The Malaysian Space Board will be fully launched early next year to enforce the Malaysian Space Board Act 2022 (Act 834) gazetted on Jan 25.
Science, Technology and Innovation Minister Dr Adham Baba said the board would enact regulations related to the act that had been passed to regulate and develop the country's space industry in accordance with international agreements.
"We will set up the space board on an interim basis next month (August). It will be chaired by science, technology and innovation ministry secretary-general Zainal Abidin Abu Hassan, with members from relevant ministries and agencies.

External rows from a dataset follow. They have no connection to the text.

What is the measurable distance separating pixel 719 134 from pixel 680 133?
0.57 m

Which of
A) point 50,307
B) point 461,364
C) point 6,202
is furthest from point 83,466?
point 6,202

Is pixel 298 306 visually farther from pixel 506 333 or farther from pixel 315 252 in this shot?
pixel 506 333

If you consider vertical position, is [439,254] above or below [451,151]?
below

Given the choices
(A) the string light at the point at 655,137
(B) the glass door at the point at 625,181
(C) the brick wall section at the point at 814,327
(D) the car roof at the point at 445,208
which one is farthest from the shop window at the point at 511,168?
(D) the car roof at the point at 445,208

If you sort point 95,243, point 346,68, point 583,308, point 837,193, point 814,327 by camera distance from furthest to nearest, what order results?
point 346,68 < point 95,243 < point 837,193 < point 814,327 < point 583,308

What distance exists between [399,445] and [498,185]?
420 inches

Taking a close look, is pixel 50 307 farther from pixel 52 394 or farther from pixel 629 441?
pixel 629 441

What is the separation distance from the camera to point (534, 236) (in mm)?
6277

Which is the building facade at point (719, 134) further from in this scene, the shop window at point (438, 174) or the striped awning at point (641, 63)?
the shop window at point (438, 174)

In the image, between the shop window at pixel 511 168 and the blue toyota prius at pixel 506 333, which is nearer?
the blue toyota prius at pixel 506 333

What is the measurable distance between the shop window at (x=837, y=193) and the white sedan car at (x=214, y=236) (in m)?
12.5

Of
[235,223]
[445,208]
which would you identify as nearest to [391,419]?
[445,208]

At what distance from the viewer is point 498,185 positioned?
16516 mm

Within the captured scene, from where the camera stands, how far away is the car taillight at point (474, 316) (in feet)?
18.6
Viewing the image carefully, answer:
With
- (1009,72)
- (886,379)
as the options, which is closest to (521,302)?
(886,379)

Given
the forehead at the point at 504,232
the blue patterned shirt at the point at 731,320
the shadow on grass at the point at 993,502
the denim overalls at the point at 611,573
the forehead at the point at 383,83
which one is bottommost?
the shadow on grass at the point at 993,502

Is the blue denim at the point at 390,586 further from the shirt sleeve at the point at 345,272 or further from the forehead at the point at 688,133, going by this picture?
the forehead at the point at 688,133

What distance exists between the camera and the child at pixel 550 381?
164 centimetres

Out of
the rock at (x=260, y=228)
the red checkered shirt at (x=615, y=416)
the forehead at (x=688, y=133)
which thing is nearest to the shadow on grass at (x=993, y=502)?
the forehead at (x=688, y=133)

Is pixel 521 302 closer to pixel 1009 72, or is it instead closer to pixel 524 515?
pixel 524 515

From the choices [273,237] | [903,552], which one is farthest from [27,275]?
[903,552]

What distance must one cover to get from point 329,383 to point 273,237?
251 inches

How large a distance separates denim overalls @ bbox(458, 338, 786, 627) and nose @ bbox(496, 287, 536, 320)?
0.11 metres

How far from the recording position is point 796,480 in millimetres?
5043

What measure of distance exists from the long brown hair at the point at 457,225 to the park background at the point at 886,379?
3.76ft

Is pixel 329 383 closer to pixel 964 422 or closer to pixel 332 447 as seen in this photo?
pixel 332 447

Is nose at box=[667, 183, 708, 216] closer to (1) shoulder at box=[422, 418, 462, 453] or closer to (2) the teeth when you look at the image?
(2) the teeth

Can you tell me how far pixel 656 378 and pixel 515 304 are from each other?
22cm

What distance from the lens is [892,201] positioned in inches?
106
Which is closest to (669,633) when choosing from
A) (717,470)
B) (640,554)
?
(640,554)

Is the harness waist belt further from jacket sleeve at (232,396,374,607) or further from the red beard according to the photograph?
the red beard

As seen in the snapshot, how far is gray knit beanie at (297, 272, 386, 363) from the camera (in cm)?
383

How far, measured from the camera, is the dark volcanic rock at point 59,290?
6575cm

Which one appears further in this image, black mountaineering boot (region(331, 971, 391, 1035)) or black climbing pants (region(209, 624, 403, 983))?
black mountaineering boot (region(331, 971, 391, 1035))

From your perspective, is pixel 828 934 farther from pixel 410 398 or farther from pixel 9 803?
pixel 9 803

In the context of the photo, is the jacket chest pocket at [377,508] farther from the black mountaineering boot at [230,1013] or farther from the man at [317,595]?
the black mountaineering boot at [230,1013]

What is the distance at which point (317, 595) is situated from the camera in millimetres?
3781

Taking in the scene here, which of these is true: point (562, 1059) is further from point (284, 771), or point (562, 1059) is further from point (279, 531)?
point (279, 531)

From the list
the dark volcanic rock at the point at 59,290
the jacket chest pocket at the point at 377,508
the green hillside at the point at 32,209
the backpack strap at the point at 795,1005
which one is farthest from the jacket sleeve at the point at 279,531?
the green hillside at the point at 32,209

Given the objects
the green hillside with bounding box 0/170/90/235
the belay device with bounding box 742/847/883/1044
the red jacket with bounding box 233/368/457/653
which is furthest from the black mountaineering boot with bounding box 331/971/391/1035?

"The board will be responsible for advising the government on matters relating to the preparations for the implementation and administration of the act. This includes monitoring and evaluating the drafting of regulations as well as preparing appropriate guidelines and directives before they come into force in early 2023," he told a news conference after the opening of the International Geoscience and Remote Sensing Symposium 2022 at Kuala Lumpur Convention Centre yesterday.
Adham said Malaysia was one of the first Asean countries to have its own space board, the second after the Philippines.
He said the jurisdiction of the board on space would range from an altitude of 100km above sea level to infinity.
"Currently, companies and industries are advised to register satellites or any space objects that have been launched through the ministry.
"Once the act comes into force, all space objects previously launched will be subject to Act 834 and must be registered within six months from the date the act came into force," he said.
Adham also said that having clear rules on the space act would allow the country to invite any operator who wanted to launch space objects in the country.
"If last month, we launched the Measat-3d Satellite in French Guaina, South America, then after this we can launch space objects from within the country.
"Malaysia is suitable for the launch site of space objects because it is located near the equator where the launch of objects into space is closer at a lower cost," he said.